No se trata de “alfabetización”; Para nuestro filósofo, la frontera que separa y une a la filosofía y la poesía es más importante que la que separa absolutamente a la filosofía de la ciencia (ciencia, es decir, según el Tratado, aquello que realmente no tiene importancia ni valor, ni para la vida ni para el pensamiento). Lo que curiosamente nos remonta a la Antigüedad: es por las mismas razones por las que Platón descalifica y Wittgenstein valora la poesía. La filosofía (con el “matema” y contra el “poema”, en el caso de Platón y con el “poema” y contra el “matema”, en el otro) no tiene más significado que el de “terapia” o de purificación del alma. La teoría, en sí misma, si no transfigura la vida, no tiene valor.

La investigación filológica de Franklin de Matos, que nos lleva, de manera ascendente, desde nuestro presente al pasado de la filosofía, termina por hacernos descender a nuestro presente con esta única y doble pregunta: “¿Qué es la literatura? ¿Qué es la filosofía? Sólo podremos formularla correctamente, en el presente, si podemos comprender las mil formas diferentes en que ha sido respondida en el pasado.

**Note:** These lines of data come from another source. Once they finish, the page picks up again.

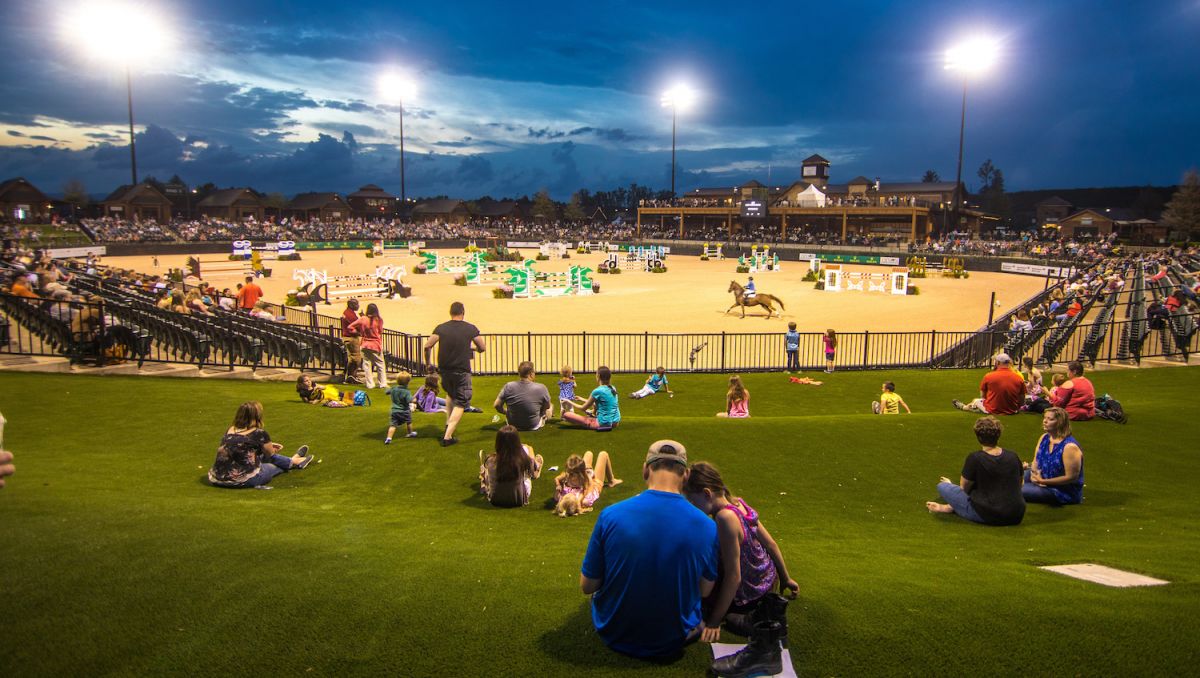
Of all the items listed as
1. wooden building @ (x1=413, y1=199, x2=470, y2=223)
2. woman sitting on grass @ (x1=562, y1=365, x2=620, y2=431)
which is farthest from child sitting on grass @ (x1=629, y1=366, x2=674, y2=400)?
wooden building @ (x1=413, y1=199, x2=470, y2=223)

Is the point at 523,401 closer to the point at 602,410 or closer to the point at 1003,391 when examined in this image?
the point at 602,410

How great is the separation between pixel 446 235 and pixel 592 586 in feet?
327

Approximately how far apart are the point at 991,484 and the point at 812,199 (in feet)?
283

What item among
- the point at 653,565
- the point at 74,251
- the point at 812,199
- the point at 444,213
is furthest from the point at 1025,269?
the point at 444,213

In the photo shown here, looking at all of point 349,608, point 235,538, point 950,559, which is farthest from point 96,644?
point 950,559

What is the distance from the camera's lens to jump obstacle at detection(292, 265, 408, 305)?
33938mm

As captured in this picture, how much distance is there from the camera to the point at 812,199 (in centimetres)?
8750

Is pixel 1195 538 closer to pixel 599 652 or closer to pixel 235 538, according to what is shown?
pixel 599 652

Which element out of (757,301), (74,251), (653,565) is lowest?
(653,565)

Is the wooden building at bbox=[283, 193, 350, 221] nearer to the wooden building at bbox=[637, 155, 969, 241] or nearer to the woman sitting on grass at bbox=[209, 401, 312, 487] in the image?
the wooden building at bbox=[637, 155, 969, 241]

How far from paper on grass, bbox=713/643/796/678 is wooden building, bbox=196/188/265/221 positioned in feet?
354

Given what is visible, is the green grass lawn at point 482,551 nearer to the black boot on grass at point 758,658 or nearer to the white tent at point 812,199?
the black boot on grass at point 758,658

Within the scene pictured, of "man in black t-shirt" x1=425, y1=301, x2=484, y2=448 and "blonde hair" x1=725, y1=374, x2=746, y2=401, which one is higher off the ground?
"man in black t-shirt" x1=425, y1=301, x2=484, y2=448

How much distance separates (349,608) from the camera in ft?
14.2
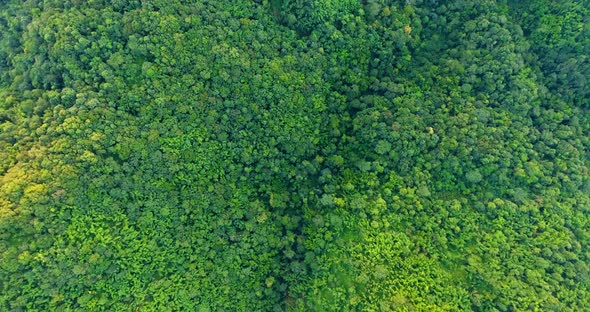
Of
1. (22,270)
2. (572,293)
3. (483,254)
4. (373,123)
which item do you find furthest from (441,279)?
(22,270)

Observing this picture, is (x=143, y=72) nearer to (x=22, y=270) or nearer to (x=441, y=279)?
(x=22, y=270)

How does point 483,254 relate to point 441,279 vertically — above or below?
above

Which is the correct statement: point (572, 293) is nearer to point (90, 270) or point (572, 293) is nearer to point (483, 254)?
point (483, 254)

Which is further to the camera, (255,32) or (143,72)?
(255,32)

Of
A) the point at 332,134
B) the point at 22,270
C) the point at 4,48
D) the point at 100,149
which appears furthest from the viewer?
the point at 332,134

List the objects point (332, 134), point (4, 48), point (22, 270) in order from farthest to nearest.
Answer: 1. point (332, 134)
2. point (4, 48)
3. point (22, 270)

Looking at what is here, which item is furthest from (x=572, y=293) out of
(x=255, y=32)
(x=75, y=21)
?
(x=75, y=21)

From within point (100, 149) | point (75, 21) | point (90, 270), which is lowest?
point (90, 270)
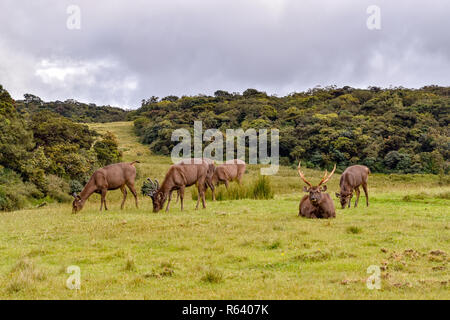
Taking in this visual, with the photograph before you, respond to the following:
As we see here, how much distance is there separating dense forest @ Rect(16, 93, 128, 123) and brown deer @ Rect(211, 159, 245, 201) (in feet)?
170

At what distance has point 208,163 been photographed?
1895 cm

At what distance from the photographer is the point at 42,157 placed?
92.2 feet

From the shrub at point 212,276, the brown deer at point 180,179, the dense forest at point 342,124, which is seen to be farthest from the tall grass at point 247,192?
the dense forest at point 342,124

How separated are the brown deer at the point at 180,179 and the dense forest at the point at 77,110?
60335 millimetres

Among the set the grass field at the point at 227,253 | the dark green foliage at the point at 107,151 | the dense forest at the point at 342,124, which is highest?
the dense forest at the point at 342,124

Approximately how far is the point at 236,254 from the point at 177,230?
3446 mm

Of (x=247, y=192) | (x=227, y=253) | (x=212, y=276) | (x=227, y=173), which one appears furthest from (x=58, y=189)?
(x=212, y=276)

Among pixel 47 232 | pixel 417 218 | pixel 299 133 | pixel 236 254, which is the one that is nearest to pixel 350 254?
pixel 236 254

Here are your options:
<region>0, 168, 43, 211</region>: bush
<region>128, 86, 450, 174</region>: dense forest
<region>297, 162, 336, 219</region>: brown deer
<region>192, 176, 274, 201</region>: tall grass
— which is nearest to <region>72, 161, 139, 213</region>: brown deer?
<region>192, 176, 274, 201</region>: tall grass

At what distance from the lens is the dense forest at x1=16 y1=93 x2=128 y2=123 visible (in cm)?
7688

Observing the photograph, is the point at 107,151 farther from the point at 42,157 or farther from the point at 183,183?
the point at 183,183

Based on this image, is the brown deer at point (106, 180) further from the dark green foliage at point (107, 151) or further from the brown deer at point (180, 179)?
the dark green foliage at point (107, 151)

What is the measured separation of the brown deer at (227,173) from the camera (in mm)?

Es por estas razones que puedo cerrar estas consideraciones respondiendo, finalmente, al lector gruñón que he inventado mientras tanto: “Sí, querido lector, este libro que tienes en tus manos en este momento es todo un libro. libro filosófico, aunque en un sentido diferente, para bien o para mal, del que tenía esta expresión en el siglo XVIII”.

*Bento Prado Jr. (1937-2007) fue profesor emérito de la USP y profesor titular de filosofía en la UFScar. Autor, entre otros libros, de Error, ilusión, locura: ensayos (Editorial 34).